→ Spatial relationship records
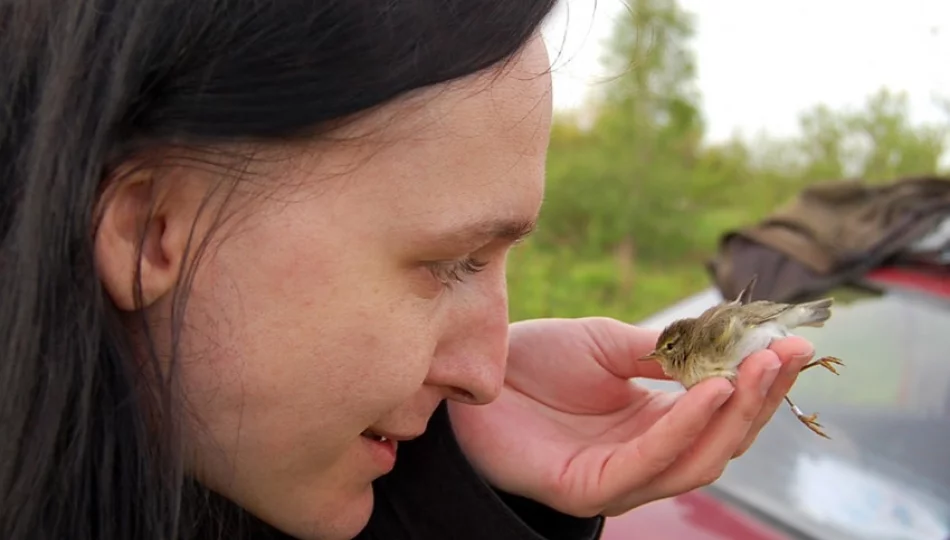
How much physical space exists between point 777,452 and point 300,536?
5.91 ft

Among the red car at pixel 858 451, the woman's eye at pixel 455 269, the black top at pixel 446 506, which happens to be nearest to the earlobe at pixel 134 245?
the woman's eye at pixel 455 269

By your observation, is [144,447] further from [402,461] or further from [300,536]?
[402,461]

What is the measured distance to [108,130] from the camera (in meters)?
0.91

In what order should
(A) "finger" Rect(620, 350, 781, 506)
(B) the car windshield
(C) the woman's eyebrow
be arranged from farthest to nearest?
(B) the car windshield
(A) "finger" Rect(620, 350, 781, 506)
(C) the woman's eyebrow

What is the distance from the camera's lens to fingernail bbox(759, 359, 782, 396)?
3.68 feet

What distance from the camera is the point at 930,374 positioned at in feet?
9.14

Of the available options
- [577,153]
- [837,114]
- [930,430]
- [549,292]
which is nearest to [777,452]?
[930,430]

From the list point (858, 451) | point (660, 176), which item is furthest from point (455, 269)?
point (660, 176)

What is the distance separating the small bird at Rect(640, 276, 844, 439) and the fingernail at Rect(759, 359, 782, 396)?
15 cm

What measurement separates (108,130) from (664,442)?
0.72 metres

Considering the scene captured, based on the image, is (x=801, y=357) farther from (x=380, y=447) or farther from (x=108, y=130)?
(x=108, y=130)

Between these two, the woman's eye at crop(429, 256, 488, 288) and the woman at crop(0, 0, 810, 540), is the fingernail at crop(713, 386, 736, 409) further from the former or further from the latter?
the woman's eye at crop(429, 256, 488, 288)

→ What you should do
Turn the material from the line containing "From the list" through the line containing "0.72 metres", both included, into a numbered list. Leave out any blank lines.

→ Complete response
1. From the list point (858, 451) | point (660, 176), which item is furthest from point (455, 269)?
2. point (660, 176)
3. What is the distance separating the small bird at Rect(640, 276, 844, 439) and the fingernail at Rect(759, 359, 782, 396)?
4. 15 cm
5. What measurement separates (108,130) from (664,442)?
6. 0.72 metres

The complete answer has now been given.